SELECTED TEXT
_ _ _ _
Up seven points with less three minutes remaining Wednesday night, the Wolves let another victory slip away in a disastrous 104-103 loss to the Phoenix Suns. It ran Minnesota's record up to 0-10 in games decided by four points or less this season, including their last four losses.
It also left an increasing cloud of frustration hovering over the Wolves (17-18), and even resulted in star Kevin Love calling out two of his teammates.
"We can't have two guys sitting at the end of the bench, who play good minutes, just sitting there and not getting up at timeouts," Love said. "We all need to be in this together. That kind of pisses me off. We're supposed to be a team."
Although Love did not use specific names in the interview, based on the fourth quarter scene on the bench all indications were that his frustrations were aimed at J.J. Barea and Dante Cunningham. Barea, who scored eight points in 13 minutes, clearly voiced he was unhappy when he was sent to the bench near the eight-minute mark in the fourth quarter. Meanwhile, Cunningham recorded three points and one rebound in a season-low 11 minutes.
Love kept going when asked again about the situation.
"It's to a point that where those two guys, if and when I did that last year when maybe I didn't sit out for the game for 48 minutes and so on and so forth, they would have killed me," Love said. "They would have aired me out. It's two guys we expect more from them, and I think they expect more from themselves."
"I'm not trying to single anybody out, and I don't want to make it bigger than it is. That was a team we needed to beat tonight. Even guys that didn't play any minutes, we need to have a team on the bench that's really in it together."
Guard Ricky Rubio said he didn't know exactly who Love was talking about, but his concern was obvious.
"Somebody is maybe frustrated because he didn't have the minutes he wanted or he wasn't in the game in the late situation," Rubio said. "If something happened, no matter if it's Coach's decision or whatever, you have to be with the team. I didn't see that, but if (Love) says that he saw something. We would have to talk, because that's even worse than losing the game. Not having the team together, that's terrible. We have to be a team."
While he insisted the Wolves still have plenty of promise, Love's pointed words were a troublesome sign of unrest and lingering problems for a squad that has now failed eight straight times to make it over the .500 mark.
It's also hard to overlook that Love's remarks came on a night in which he had his own share of struggles, battling one of his poorest performances of the season. Love finished with 15 points and a 4-of-20 mark from the floor, with his only fourth quarter points coming from the free throw line.
The Wolves had fought back from a 53-47 halftime deficit to take control of the game heading into the home stretch. But then things rapidly came unraveled.
Turnovers by Nikola Pekovic and Rubio aided in eventually giving the Suns' Gerald Green the opening he needed to hit the go-ahead jump shot with 3.9 seconds left. It proved to be the final blow. Wolves guard Kevin Martin had a good last-minute look to the right of the basket, but it, like Minnesota's fate in close games, fell short.
"I don't know how many ways I can say it," Adelman said when asked about the cause of his team's late collapses. "You have to defend down the stretch, we have to execute, you have to take care of the ball, guys have to make plays. I don't know what else to say. We haven't done that."
Stuck on the wrong half of the Western Conference standings, Minnesota is well aware the margin for error is closing quickly. The Wolves are in the midst of a stretch in their season that has been targeted as the best chance for them to make a run.
So far, consistency remains elusive. Opportunities are still there, with five of their next six games coming against opponents with losing records. But turning their season around means finding a way to finish off games and maintaining cohesion throughout the team.
"We've got to sit down and we've got to look each other in the face and say, 'We've got to win these games,'" forward Corey Brewer said. "Up five with two minutes to go, you have to win the game. If we're going to be a good team, make it to the playoffs, we have to win games."
_ _ _ _
SUPPLIED ENTRIES

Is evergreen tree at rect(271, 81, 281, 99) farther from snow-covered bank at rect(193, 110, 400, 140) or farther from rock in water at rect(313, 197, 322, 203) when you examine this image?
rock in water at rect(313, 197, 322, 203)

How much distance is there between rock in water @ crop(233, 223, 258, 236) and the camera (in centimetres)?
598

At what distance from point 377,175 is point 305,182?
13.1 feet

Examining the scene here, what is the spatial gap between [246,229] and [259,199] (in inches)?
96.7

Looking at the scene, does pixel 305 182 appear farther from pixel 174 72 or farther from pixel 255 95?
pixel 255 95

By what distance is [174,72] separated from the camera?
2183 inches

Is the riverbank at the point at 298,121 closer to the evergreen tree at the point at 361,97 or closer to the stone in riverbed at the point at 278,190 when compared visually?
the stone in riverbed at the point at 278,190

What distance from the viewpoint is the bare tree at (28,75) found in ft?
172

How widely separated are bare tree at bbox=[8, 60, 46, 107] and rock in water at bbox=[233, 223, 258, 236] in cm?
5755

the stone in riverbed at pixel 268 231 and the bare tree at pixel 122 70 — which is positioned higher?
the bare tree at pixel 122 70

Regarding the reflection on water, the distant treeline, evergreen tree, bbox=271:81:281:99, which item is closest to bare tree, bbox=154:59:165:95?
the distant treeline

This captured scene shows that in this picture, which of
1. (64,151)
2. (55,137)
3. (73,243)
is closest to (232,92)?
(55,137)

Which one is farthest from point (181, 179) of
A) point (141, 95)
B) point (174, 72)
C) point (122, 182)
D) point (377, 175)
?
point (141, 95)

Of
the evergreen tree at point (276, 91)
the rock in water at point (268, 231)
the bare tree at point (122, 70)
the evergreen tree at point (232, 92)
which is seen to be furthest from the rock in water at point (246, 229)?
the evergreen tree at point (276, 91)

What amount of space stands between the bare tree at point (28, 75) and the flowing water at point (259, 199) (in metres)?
_ _ _ _
INSTRUCTION 1
Using the Wolves article, decide whether each statement agrees with it, answering yes or no and quoting the words that settle it: (a) Love made 4 of his 20 shots from the floor. (b) Love named Barea and Cunningham in the interview. (c) Rubio said he saw the bench behavior Love described.
INSTRUCTION 2
Repeat the stretch of the Wolves article from "It also left" through "of his teammates.".
INSTRUCTION 3
In the Wolves article, which Suns player hit the go-ahead jump shot, and how much time was left?
The listing is separate material and is not part of the Wolves article.

RESULT 1
(a) Yes: "Love finished with 15 points and a 4-of-20 mark from the floor"
(b) No: "Love did not use specific names in the interview"
(c) No: "I didn't see that"

RESULT 2
It also left an increasing cloud of frustration hovering over the Wolves (17-18), and even resulted in star Kevin Love calling out two of his teammates.

RESULT 3
Gerald Green hit it with 3.9 seconds left.